Optimal cost, collaborative, and distributed response to zero-day worms - A control theoretic approach

Abstract

Collaborative environments present a happy hunting ground for worms due to inherent trust present amongst the peers. We present a novel control-theoretic approach to respond to zero-day worms in a signature independent fashion in a collaborative environment. A federation of collaborating peers share information about anomalies to estimate the presence of a worm and each one of them independently chooses the most cost-optimal response from a given set of responses. This technique is designed to work when the presence of a worm is uncertain.

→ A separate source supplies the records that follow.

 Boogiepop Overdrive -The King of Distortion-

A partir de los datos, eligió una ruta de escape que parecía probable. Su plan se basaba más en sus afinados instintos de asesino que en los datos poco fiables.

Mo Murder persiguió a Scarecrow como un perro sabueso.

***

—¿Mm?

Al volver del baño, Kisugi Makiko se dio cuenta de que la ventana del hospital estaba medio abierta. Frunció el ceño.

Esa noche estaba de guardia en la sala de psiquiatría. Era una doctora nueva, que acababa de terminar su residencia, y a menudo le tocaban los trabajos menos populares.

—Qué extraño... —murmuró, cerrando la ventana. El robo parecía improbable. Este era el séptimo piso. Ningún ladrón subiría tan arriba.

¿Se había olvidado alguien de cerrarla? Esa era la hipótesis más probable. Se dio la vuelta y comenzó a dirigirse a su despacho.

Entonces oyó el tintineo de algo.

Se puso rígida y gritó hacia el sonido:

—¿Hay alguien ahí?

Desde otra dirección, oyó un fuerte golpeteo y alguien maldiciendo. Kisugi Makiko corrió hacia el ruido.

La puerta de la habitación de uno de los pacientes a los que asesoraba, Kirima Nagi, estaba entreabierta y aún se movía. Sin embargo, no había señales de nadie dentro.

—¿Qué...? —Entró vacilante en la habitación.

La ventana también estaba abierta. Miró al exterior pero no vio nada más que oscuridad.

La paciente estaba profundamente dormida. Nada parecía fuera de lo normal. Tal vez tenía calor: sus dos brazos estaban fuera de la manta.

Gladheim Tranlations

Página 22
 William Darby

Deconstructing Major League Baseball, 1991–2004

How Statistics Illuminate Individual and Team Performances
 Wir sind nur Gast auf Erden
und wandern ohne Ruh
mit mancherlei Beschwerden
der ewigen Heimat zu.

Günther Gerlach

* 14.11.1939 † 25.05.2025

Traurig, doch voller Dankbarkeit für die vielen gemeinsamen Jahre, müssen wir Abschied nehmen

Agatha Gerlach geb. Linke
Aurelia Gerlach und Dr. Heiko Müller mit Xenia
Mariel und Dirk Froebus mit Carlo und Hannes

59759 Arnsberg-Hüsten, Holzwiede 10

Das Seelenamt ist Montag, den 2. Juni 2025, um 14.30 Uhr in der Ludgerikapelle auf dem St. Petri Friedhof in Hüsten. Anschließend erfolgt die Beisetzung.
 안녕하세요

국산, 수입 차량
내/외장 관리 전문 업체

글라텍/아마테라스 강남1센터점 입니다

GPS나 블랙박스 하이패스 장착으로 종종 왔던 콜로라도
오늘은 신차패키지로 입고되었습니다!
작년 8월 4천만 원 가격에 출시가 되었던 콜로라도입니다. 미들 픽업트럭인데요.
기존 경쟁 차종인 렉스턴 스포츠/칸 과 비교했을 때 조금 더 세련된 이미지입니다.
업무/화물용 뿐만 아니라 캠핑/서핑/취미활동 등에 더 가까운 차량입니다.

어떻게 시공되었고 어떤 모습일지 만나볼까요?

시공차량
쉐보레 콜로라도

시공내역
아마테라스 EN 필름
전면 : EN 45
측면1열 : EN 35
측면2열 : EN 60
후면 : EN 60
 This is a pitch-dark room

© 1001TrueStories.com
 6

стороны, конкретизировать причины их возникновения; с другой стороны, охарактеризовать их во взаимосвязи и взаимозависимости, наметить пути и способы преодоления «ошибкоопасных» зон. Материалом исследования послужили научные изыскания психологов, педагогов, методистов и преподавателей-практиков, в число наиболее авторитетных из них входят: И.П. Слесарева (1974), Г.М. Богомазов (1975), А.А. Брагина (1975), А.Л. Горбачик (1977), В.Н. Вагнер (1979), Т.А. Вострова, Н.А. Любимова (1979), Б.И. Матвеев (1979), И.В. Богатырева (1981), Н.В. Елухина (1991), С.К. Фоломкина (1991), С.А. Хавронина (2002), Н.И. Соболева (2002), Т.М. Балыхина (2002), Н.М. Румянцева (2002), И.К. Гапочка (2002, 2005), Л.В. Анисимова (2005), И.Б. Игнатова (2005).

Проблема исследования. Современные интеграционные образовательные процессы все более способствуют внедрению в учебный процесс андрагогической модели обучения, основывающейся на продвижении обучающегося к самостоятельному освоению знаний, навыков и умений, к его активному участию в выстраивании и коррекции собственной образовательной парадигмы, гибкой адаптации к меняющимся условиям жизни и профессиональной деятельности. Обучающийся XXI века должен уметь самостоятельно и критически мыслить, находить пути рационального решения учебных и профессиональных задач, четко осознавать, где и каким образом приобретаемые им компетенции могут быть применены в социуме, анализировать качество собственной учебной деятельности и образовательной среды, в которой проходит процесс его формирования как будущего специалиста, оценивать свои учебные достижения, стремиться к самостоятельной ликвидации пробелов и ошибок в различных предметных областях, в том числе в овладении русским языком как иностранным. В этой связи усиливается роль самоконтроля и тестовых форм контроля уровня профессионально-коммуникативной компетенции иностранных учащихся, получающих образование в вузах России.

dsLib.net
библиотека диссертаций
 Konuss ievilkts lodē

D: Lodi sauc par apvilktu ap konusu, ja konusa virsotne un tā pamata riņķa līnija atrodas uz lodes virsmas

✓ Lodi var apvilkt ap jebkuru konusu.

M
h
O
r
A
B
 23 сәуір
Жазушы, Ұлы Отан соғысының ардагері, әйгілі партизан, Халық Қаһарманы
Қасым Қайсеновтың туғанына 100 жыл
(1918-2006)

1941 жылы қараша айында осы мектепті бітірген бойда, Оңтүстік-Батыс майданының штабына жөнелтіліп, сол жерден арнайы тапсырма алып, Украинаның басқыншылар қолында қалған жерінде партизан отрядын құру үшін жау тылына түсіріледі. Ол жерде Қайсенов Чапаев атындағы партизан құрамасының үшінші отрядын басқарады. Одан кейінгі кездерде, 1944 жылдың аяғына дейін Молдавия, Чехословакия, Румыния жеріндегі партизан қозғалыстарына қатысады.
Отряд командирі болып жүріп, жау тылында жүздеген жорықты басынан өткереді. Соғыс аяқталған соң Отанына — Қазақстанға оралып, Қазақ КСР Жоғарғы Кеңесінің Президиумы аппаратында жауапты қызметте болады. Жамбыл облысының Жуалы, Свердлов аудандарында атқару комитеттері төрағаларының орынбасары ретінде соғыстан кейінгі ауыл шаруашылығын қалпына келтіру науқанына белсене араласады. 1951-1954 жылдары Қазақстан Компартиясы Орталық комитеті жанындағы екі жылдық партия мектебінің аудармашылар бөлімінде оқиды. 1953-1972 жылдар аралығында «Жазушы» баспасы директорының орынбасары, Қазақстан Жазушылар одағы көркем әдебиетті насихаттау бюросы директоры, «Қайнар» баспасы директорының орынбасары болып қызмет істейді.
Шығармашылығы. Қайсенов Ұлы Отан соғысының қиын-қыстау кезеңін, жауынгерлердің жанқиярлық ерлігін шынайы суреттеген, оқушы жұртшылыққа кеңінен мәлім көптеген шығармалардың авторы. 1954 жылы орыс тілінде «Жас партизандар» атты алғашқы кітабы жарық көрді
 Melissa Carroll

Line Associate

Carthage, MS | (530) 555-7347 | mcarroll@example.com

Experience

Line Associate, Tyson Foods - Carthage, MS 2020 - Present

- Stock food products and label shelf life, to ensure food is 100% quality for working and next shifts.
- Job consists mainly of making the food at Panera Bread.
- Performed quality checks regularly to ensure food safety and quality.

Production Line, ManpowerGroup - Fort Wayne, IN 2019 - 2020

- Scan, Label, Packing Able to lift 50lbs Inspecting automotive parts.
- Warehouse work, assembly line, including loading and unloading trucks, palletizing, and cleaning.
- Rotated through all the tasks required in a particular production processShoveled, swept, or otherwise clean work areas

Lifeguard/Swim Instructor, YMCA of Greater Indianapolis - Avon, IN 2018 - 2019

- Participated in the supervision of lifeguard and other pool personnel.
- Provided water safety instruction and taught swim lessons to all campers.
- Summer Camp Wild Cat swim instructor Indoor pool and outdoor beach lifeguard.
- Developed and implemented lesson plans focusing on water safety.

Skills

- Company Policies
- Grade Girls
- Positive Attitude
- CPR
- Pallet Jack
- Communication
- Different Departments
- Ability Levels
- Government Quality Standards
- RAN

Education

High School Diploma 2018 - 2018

It is unique in that the response is dynamic and self-regulating based on the current environment conditions. Distributed Sequential Hypothesis Testing is used to estimate the extent of worm infection in the environment. Response is formulated as a Dynamic Programming problem with imperfect state information. We present a solution and evaluate it in the presence of an Internet worm attack for various costs of infections and response. A major contribution of this paper is analytically formalizing the problem of optimal and cost-effective response to worms. The second contribution is an adaptive response design that minimizes the variety of worms that can be successful. This drives the attacker towards kinds of worms that can be detected by other means; which in itself is a success. Counter-intutive results such as leaving oneself open to infections being the cheapest option in certain scenarios become apparent with our response model. © 2008 Springer-Verlag Berlin Heidelberg.